What needs to be done. Transcribe each record below word for word.

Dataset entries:
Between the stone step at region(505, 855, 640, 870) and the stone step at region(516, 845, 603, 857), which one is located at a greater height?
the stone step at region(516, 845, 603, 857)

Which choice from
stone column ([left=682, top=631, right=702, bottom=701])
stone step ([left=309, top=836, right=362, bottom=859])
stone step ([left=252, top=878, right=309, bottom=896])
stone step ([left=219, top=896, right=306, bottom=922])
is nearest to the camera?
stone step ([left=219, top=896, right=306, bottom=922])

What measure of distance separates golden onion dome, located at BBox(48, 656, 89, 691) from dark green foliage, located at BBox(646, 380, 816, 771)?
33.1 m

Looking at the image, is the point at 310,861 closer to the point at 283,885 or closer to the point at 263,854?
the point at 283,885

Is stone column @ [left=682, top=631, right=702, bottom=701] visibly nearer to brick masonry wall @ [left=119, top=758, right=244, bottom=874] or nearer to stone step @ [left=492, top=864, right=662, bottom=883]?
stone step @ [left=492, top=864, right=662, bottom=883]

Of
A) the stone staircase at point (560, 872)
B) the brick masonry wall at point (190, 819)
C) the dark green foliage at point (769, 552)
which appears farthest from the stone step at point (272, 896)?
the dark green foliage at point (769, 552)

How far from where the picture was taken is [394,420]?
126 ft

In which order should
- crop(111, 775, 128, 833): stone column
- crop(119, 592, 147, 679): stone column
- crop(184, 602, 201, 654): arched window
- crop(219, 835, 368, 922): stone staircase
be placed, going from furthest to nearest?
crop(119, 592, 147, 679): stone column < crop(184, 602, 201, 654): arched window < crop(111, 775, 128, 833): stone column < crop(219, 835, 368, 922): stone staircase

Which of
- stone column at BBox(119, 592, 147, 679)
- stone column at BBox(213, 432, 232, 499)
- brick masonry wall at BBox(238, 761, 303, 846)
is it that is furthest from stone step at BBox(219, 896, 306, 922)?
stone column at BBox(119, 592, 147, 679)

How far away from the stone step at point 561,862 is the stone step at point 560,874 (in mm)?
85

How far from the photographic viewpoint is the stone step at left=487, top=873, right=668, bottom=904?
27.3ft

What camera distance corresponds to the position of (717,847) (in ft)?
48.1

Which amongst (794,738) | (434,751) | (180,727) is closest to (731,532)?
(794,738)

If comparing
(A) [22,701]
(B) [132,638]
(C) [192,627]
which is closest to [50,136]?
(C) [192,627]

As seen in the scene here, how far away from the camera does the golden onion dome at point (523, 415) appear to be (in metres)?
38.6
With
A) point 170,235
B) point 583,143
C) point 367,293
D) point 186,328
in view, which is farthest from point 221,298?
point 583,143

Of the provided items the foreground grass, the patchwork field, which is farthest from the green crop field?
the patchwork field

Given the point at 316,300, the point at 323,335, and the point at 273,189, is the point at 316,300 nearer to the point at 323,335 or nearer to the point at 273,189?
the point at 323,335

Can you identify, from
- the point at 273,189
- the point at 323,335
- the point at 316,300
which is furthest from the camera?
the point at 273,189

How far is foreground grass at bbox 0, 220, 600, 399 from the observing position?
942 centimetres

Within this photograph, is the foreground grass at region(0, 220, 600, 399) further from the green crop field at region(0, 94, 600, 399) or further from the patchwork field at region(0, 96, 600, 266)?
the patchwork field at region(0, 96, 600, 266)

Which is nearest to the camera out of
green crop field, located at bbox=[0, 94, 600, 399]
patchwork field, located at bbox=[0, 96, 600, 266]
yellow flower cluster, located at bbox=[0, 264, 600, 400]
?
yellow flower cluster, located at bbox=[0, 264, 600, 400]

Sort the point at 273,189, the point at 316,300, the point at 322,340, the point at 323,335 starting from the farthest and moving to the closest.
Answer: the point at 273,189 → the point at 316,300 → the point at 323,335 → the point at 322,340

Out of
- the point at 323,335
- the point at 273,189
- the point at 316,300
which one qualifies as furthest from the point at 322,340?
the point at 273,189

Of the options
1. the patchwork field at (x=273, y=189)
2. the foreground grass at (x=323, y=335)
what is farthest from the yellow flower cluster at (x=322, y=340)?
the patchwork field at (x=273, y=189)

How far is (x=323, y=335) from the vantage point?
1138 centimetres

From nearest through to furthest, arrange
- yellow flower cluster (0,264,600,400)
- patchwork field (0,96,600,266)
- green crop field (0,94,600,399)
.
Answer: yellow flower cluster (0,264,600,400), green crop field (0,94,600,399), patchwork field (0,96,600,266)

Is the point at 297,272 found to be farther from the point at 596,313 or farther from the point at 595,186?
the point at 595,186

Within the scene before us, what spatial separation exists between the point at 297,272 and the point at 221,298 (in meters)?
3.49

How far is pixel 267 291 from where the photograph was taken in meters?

Solution to this exercise.
Between the stone step at region(505, 855, 640, 870) and the stone step at region(516, 845, 603, 857), which one is located at a greater height?
the stone step at region(516, 845, 603, 857)

Which choice from
stone column ([left=682, top=631, right=702, bottom=701])
stone step ([left=309, top=836, right=362, bottom=859])
stone step ([left=252, top=878, right=309, bottom=896])
stone step ([left=219, top=896, right=306, bottom=922])
is nearest to the camera?
stone step ([left=219, top=896, right=306, bottom=922])

What measure of distance separates golden onion dome, located at BBox(48, 656, 89, 691) from dark green foliage, located at BBox(646, 380, 816, 771)?
33.1 m

Looking at the image, is the point at 310,861 closer to the point at 283,885 or closer to the point at 263,854?
the point at 283,885

Is stone column @ [left=682, top=631, right=702, bottom=701] visibly nearer to brick masonry wall @ [left=119, top=758, right=244, bottom=874] or nearer to stone step @ [left=492, top=864, right=662, bottom=883]?
stone step @ [left=492, top=864, right=662, bottom=883]

Of
A) the stone staircase at point (560, 872)
B) the brick masonry wall at point (190, 819)
C) the dark green foliage at point (769, 552)
which appears farthest from the stone step at point (272, 896)?
the dark green foliage at point (769, 552)

How far from where the picture was taken is [394,420]?
126 ft

In which order should
- crop(111, 775, 128, 833): stone column
- crop(119, 592, 147, 679): stone column
- crop(184, 602, 201, 654): arched window
- crop(219, 835, 368, 922): stone staircase
be placed, going from furthest to nearest?
crop(119, 592, 147, 679): stone column < crop(184, 602, 201, 654): arched window < crop(111, 775, 128, 833): stone column < crop(219, 835, 368, 922): stone staircase

Which of
- stone column at BBox(119, 592, 147, 679)
- stone column at BBox(213, 432, 232, 499)
- brick masonry wall at BBox(238, 761, 303, 846)
is it that is furthest from stone step at BBox(219, 896, 306, 922)?
stone column at BBox(119, 592, 147, 679)

How far away from the stone step at point 561,862 is the stone step at point 560,874 (in mm)?
85

How far from the photographic viewpoint is the stone step at left=487, top=873, right=668, bottom=904?
27.3ft

What camera distance corresponds to the position of (717,847) (in ft)?
48.1

Which amongst (794,738) | (434,751) | (180,727) is closest to (731,532)?
(794,738)

If comparing
(A) [22,701]
(B) [132,638]
(C) [192,627]
which is closest to [50,136]?
(C) [192,627]

As seen in the scene here, how far away from the camera does the golden onion dome at point (523, 415) appear to be (in metres)?
38.6
With
A) point 170,235
B) point 583,143
C) point 367,293
D) point 186,328
in view, which is farthest from point 221,298?
point 583,143

Of the provided items the foreground grass, the patchwork field, which is farthest from the green crop field?
the patchwork field

Given the point at 316,300, the point at 323,335, and the point at 273,189, is the point at 316,300 nearer to the point at 323,335 or nearer to the point at 273,189?
the point at 323,335

Can you identify, from
- the point at 273,189
- the point at 323,335
- the point at 316,300
which is furthest from the camera?
the point at 273,189

How far is foreground grass at bbox 0, 220, 600, 399 from the observing position?
942 centimetres

Within this photograph, is the foreground grass at region(0, 220, 600, 399) further from the green crop field at region(0, 94, 600, 399) or further from the patchwork field at region(0, 96, 600, 266)?
the patchwork field at region(0, 96, 600, 266)

Which is nearest to the camera out of
green crop field, located at bbox=[0, 94, 600, 399]
patchwork field, located at bbox=[0, 96, 600, 266]
yellow flower cluster, located at bbox=[0, 264, 600, 400]
?
yellow flower cluster, located at bbox=[0, 264, 600, 400]

Sort the point at 273,189, the point at 316,300, the point at 322,340, the point at 323,335 starting from the farthest and moving to the closest.
Answer: the point at 273,189 → the point at 316,300 → the point at 323,335 → the point at 322,340

Out of
- the point at 323,335
- the point at 273,189
- the point at 316,300
which one qualifies as furthest from the point at 322,340?
the point at 273,189

Of the options
1. the patchwork field at (x=273, y=189)
2. the foreground grass at (x=323, y=335)
what is farthest from the yellow flower cluster at (x=322, y=340)?
the patchwork field at (x=273, y=189)

How far is (x=323, y=335) from the vantage point?
1138 centimetres

From nearest through to furthest, arrange
- yellow flower cluster (0,264,600,400)
- patchwork field (0,96,600,266)
- green crop field (0,94,600,399)
.
Answer: yellow flower cluster (0,264,600,400), green crop field (0,94,600,399), patchwork field (0,96,600,266)

Is the point at 297,272 found to be farther from the point at 596,313 or farther from the point at 595,186?
the point at 595,186

Within the scene before us, what spatial separation exists between the point at 297,272 and the point at 221,298 (in meters)?
3.49

How far is pixel 267 291 from where the photograph was taken in meters?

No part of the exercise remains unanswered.